Al paulista Nelson Leirner le cabría mejor la etiqueta fenomenológica de sismo que la de artista ya que su paso por la escena fue un sacudón telúrico dispuesto a derribar las estanterías del buen gusto y a poner en entredicho los consensos estéticos. Volver aquí sobre su acción rehabilita el lugar del artista como un profanador. Pero no en el sentido impío que se atribuía León Ferrari o cualquiera de los iconoclastas que trabajaron sobre los símbolos del capitalismo o el socialismo, sino que el altar en el que Leirner decidió activar su granada de mano fue el del propio arte. Ya fuera hacia sus sistemas de validación, estrategias fetichistas de mercado o, incluso, desenmascarando muy pronto la farsa solemne en la que suele convertirse el arte contemporáneo global.
━━━━━━━━━━
Prolonga el texto sobre el artista Nelson Leirner a partir de su última oración.

Información proporcionada
━━━━━━━━━━
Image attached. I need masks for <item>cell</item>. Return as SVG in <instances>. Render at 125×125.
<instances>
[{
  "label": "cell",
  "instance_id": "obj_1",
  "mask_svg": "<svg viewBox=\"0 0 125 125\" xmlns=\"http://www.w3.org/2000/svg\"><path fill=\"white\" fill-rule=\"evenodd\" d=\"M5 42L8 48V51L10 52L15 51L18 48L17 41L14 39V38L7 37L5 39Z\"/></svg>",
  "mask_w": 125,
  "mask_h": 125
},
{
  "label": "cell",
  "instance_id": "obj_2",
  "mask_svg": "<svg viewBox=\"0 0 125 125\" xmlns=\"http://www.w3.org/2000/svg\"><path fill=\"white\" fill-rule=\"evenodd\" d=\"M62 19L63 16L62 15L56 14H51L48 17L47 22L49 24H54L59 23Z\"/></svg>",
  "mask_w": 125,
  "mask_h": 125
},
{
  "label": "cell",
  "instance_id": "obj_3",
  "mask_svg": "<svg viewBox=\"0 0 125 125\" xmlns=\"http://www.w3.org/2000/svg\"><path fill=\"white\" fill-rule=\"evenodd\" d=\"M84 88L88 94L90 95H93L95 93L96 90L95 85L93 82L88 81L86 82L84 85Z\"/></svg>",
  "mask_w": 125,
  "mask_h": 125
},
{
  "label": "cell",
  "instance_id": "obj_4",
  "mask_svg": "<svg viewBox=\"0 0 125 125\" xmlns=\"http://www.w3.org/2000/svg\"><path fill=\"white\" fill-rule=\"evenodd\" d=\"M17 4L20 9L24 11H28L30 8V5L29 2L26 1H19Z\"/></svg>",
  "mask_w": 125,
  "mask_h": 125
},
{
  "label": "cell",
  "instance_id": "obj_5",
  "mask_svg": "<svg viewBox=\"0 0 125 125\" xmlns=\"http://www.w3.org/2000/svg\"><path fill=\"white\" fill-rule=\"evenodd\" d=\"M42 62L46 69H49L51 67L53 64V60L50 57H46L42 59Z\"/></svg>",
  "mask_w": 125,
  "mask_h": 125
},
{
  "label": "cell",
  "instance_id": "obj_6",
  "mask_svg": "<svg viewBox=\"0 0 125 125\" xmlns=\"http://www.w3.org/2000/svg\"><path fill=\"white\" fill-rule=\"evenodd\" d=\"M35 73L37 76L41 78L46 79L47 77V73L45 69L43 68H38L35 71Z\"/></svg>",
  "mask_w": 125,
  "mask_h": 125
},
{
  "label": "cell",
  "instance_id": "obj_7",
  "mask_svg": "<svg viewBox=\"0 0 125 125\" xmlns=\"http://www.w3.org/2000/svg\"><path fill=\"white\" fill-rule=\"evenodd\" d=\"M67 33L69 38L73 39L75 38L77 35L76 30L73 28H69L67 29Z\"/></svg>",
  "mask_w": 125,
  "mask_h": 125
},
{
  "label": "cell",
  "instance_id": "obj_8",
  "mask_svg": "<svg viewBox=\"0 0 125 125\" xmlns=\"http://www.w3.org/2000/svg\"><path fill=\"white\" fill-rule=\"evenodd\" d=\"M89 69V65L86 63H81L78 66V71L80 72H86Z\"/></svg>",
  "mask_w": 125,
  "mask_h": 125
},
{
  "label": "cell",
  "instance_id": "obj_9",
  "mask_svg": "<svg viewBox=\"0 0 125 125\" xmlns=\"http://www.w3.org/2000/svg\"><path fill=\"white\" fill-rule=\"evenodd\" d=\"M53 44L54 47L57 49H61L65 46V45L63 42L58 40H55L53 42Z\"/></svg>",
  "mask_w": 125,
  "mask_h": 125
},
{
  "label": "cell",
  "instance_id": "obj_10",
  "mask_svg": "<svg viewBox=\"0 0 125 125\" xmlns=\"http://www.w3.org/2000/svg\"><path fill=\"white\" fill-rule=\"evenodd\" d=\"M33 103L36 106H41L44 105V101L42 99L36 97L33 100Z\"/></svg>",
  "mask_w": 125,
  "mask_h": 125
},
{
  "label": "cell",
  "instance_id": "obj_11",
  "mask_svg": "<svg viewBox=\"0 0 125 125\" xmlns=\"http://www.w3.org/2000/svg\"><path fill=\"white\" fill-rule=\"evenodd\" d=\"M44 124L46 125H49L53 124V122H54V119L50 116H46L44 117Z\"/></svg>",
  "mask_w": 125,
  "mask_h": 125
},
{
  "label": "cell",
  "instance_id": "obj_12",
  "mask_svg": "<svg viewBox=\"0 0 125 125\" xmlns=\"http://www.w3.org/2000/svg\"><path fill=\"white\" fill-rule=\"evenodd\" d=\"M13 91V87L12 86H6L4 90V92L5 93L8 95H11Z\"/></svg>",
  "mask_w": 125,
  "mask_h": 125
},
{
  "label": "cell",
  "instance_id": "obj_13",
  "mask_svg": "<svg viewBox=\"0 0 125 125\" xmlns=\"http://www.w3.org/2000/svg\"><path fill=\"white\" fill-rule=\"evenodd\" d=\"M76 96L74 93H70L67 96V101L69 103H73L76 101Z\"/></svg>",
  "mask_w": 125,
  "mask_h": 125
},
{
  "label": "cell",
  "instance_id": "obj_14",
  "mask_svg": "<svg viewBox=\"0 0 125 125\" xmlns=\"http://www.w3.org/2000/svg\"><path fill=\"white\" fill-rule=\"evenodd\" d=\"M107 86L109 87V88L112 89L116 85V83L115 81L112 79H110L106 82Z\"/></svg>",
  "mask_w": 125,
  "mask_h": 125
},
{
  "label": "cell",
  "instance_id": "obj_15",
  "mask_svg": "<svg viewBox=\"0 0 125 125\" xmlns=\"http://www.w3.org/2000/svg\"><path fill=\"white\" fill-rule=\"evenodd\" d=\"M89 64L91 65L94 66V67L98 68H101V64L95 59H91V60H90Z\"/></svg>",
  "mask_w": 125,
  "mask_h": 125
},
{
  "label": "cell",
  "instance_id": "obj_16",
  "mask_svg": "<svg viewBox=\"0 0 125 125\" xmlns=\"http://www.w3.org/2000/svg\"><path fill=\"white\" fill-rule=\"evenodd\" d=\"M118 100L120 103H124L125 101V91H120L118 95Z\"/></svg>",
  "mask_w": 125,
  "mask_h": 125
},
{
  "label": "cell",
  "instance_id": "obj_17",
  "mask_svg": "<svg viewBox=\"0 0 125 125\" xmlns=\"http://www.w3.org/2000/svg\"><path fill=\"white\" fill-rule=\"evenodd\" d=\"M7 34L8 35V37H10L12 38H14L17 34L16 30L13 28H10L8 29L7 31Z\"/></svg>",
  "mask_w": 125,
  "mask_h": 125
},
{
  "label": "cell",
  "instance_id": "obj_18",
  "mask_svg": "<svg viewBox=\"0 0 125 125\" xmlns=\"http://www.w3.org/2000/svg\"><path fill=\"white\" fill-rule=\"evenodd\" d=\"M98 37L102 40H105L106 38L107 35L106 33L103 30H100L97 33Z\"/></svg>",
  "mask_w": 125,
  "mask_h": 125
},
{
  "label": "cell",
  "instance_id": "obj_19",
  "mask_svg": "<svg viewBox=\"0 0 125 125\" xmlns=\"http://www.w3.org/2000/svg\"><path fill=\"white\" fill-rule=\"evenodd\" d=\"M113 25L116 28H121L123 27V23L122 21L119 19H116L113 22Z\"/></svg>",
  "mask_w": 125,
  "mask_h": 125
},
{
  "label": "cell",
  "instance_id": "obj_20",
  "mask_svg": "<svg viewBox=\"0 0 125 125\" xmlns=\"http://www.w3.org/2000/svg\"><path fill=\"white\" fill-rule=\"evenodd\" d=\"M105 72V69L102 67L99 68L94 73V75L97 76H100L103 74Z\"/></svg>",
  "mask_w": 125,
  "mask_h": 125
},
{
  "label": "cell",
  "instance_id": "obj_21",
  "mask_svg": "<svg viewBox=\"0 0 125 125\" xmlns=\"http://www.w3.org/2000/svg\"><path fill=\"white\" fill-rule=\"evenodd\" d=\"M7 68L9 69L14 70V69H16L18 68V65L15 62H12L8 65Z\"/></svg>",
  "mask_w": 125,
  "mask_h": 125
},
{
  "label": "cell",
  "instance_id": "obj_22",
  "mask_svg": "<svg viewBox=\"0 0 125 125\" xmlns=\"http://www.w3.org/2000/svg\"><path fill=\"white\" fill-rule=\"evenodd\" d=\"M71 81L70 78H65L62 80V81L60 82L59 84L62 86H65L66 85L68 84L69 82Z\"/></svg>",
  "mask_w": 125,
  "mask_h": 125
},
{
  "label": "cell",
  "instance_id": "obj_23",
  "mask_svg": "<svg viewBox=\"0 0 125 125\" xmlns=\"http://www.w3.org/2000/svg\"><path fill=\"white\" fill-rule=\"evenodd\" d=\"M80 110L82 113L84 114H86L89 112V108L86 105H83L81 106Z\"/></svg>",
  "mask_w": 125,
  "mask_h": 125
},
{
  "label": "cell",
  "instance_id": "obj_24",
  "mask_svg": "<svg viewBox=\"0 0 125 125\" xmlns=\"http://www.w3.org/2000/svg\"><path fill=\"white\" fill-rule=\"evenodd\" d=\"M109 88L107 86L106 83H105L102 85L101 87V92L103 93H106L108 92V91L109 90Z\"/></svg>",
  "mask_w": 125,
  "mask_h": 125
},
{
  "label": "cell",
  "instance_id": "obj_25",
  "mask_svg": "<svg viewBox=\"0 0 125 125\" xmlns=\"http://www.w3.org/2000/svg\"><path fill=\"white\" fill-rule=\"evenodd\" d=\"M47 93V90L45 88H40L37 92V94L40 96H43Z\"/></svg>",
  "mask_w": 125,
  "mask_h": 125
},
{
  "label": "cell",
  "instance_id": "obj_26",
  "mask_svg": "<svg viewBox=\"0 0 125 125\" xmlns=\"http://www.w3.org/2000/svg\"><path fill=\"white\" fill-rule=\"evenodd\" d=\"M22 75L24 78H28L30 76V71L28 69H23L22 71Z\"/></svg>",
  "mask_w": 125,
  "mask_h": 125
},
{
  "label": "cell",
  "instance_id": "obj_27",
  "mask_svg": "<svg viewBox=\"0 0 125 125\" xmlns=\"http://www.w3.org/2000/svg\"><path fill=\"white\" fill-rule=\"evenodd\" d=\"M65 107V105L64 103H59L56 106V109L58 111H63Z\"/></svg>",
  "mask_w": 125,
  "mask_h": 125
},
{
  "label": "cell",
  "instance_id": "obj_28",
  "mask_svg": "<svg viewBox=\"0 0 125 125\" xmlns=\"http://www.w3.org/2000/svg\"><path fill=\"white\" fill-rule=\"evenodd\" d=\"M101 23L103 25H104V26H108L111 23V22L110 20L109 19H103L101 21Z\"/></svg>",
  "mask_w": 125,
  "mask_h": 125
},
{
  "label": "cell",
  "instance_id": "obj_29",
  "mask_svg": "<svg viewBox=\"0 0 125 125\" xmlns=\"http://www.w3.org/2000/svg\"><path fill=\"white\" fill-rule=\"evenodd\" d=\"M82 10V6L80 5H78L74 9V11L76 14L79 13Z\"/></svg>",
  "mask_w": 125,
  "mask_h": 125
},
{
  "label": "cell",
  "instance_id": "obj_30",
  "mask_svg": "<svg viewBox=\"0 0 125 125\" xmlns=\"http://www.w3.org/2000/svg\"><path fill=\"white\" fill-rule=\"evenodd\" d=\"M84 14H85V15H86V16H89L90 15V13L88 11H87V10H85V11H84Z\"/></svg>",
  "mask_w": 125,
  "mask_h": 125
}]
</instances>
━━━━━━━━━━
Resultado del ejercicio
Tan pronto como en 1967 adelantó un escenario común para el siglo XXI. Su envío al 4to Salón de Arte Moderno de Brasilia consistió en la presentación de un cerdo disecado prolijamente ubicado en una caja. Leirner acaso buscaba reproducir en el contexto brasileño de dictadura y efervescencia radical el rechazo del Salón de los Independientes de París ante el ready made Fountain firmado por R. Mutt (Marcel Duchamp). Pero no. Leirner pretendía ser literal y lo que había enviado no tenía pretensiones de renovar la escultura o expandir el objeto sino que era eso, el cadáver de un animal.

O Porco, 1966. (Cerdo disecado en caja de madera). Pinacoteca de Sao Paulo, Brasil.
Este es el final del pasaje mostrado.